Introduction: a quiet revolution in seismology
On January 1, 2008, Calipatria, California, recorded a magnitude -0.53 earthquake that most people would never feel. Yet, this tiny event is emblematic of a broader shift: over the past seven years, AI-powered image-like analysis has automated one of seismology’s core tasks—detecting earthquakes. These machine learning tools can identify tremors in noisy urban environments and build richer, more accurate catalogs that improve our understanding of the Earth’s interior and potential hazards.
From templates to transformers: two eras of detection
Earlier approaches relied on template matching, where a computer searched for waveform snippets that resembled known earthquakes. This worked well in regions with extensive historical data but was expensive and struggled in data-sparse areas. In 2019, Caltech researchers using template matching uncovered about 1.6 million earthquakes in Southern California, most of them very small, but the method demanded enormous computational power and pre-existing templates.

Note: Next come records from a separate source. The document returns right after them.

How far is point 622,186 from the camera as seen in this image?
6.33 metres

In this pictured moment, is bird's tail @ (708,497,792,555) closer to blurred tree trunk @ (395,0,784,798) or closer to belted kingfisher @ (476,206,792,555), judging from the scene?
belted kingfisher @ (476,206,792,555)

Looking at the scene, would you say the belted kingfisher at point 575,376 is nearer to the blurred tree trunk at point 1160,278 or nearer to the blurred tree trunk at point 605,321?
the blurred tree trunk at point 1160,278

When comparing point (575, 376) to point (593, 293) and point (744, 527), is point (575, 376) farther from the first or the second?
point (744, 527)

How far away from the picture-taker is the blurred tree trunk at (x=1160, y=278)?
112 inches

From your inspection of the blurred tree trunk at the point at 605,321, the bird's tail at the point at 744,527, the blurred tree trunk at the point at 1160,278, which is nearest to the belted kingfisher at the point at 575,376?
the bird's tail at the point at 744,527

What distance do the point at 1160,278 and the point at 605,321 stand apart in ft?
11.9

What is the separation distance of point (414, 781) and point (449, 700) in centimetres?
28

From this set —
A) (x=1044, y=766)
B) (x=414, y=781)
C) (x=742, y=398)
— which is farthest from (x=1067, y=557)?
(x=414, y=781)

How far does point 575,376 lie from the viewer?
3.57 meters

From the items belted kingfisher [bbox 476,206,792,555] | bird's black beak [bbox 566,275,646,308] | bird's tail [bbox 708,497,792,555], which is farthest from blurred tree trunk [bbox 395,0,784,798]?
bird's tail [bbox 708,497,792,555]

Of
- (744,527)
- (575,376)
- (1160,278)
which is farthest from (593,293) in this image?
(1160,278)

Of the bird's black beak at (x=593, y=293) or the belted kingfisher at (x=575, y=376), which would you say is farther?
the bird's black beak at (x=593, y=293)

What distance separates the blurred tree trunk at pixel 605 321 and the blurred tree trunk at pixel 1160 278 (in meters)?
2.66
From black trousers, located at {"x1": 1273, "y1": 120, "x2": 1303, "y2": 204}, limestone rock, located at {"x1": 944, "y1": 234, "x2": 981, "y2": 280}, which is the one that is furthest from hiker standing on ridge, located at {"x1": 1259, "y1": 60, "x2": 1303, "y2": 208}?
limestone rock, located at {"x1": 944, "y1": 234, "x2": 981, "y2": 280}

Enter the Earthquake Transformer and other AI models. These detection systems use neural networks to learn from vast labeled datasets, enabling faster, more generalizable earthquake detection and phase picking. Unlike template matching, AI models can infer new earthquakes in new regions and balance sensitivity with robustness against noise—crucial for urban seismology where traffic, construction, and other sounds complicate signals.
How AI detects quakes and times wave arrivals
Seismographs record three-dimensional ground motion. To determine when an earthquake starts and when the P and S waves arrive, AI models process time series data to output three probabilities at each moment: the likelihood of an earthquake, the arrival of the P wave, and the arrival of the S wave. Modern models, such as Earthquake Transformer, adapt image-recognition techniques to one-dimensional time series, using 0.1‑second input chunks and deeper layers to capture patterns across longer timescales.

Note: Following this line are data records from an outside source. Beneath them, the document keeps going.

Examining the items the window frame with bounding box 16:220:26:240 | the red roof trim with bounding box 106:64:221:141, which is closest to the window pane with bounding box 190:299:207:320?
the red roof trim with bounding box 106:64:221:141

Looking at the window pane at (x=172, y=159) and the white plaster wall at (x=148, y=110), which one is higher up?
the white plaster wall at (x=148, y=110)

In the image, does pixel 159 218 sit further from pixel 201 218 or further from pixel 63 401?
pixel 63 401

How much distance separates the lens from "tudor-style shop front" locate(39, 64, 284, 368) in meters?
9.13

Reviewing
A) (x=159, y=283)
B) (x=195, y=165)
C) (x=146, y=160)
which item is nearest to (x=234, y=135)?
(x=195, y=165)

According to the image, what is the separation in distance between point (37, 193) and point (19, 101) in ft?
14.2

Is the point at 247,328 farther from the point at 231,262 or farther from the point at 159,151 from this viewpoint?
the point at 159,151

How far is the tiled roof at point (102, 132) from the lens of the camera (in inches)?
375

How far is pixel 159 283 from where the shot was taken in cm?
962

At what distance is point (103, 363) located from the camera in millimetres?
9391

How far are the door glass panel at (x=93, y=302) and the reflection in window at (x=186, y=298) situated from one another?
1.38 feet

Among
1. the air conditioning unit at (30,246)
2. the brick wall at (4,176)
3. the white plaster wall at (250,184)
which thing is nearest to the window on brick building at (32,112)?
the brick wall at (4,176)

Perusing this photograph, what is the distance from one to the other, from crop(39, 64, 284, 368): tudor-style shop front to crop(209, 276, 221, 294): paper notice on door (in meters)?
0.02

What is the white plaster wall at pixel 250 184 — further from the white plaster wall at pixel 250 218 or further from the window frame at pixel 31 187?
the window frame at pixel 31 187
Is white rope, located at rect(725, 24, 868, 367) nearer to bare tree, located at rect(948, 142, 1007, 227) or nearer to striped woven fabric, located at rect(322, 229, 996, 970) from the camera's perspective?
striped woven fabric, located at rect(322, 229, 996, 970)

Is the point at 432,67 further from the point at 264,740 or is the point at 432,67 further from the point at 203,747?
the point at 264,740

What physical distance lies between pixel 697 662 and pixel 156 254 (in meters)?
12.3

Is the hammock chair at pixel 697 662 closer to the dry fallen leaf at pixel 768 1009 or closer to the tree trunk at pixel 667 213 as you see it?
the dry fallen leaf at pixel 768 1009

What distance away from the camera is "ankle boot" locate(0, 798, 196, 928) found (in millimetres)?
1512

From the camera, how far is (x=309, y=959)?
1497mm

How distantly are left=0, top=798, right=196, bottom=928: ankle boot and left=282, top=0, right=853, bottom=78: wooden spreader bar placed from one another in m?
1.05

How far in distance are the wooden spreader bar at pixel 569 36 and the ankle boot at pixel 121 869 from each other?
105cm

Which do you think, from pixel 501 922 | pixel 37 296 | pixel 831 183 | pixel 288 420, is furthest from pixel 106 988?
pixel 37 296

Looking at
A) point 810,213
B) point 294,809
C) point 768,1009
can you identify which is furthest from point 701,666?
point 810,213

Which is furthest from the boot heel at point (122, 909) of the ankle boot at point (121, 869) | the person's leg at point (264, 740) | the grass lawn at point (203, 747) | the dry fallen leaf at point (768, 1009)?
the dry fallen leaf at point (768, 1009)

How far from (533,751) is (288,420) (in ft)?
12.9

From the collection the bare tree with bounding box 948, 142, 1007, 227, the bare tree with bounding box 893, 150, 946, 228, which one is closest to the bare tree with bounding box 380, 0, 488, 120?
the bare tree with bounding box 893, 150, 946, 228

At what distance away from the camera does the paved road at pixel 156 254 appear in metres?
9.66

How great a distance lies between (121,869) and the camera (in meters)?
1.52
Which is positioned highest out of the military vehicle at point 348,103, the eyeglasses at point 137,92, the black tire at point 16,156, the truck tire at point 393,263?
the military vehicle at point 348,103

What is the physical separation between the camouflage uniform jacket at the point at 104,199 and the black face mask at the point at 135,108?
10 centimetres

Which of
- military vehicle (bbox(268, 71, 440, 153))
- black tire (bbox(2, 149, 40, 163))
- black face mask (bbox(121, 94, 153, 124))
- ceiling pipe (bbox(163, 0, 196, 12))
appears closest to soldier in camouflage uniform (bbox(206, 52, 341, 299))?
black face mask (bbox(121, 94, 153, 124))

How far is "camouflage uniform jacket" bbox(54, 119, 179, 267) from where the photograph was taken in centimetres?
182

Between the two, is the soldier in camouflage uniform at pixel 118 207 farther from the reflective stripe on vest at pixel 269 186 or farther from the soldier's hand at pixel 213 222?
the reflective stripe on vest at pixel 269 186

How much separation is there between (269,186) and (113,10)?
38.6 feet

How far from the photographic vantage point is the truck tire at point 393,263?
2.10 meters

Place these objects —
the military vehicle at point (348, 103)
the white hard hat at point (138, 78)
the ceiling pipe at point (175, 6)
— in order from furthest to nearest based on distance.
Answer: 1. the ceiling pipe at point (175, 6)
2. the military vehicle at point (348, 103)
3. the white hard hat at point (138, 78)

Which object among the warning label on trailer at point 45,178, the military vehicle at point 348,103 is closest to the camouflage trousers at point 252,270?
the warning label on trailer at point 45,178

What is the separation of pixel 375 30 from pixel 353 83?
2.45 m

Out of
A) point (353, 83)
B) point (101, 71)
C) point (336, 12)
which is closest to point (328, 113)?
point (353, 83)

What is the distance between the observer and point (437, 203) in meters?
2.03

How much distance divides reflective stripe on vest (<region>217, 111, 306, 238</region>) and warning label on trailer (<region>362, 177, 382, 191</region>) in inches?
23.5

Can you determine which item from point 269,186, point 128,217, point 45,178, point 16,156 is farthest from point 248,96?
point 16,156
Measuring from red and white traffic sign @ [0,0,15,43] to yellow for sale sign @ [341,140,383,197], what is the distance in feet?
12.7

The attention mechanism—a staple of large language models—helps the network correlate early P-wave cues with later signal structure, refining both detection and phase picking. This yields a more precise seismic timeline, which in turn improves the interpretation of the Earth’s interior and the behavior of tectonic plates.
The data and the architecture behind the success
Critical to AI success in seismology is data. Large, labeled seismic datasets—such as the STEAD catalog with over a million annotated segments—provide the training ground for models. While architectures vary, many rely on a mix of one-dimensional convolutions and, in some cases, attention layers, to extract meaningful features from noisy waveforms. Some models, like PhaseNet, focus on the arrival times of P and S waves using simpler architectures, while Earthquake Transformer employs a more holistic approach to event detection and phase classification.
These methods aren’t intended to replace seismologists but to augment their work. They produce larger, more complete earthquake catalogs, especially for small events, enabling researchers to study the Earth’s subsurface more comprehensively and to forecast potential hazards with greater confidence.
Beyond detection: what AI changes in seismology
AI-driven catalogs have already transformed volcano monitoring by revealing intricate magma pathways through dense quakes, as seen in Hawaiian seismic studies. They also improve data handling for Distributed Acoustic Sensing (DAS), where fiber-optic cables generate enormous data streams. AI-based phase picking in DAS data has made it feasible to time earthquakes with unprecedented precision, unlocking new downstream analyses and potentially revealing previously unseen signal types.
What remains uncertain—and why the revolution is ongoing
Despite breakthroughs, earthquake prediction remains elusive. AI has largely expanded cataloging and analysis capabilities rather than delivering a reliable forecast. Yet by transforming how we detect and characterize quakes, AI has elevated the realism and utility of seismic data, making the field more capable of responding to future hazards and scientific questions.
Conclusion: a clearer view of the Earth
As seismology continues to adopt and refine AI tools, the discipline moves closer to the aspirational moment: a robust, global, high-resolution understanding of earthquakes and the underlying structure of our planet. It’s like putting on glasses for the first time: the world comes into sharper focus, one tiny tremor at a time.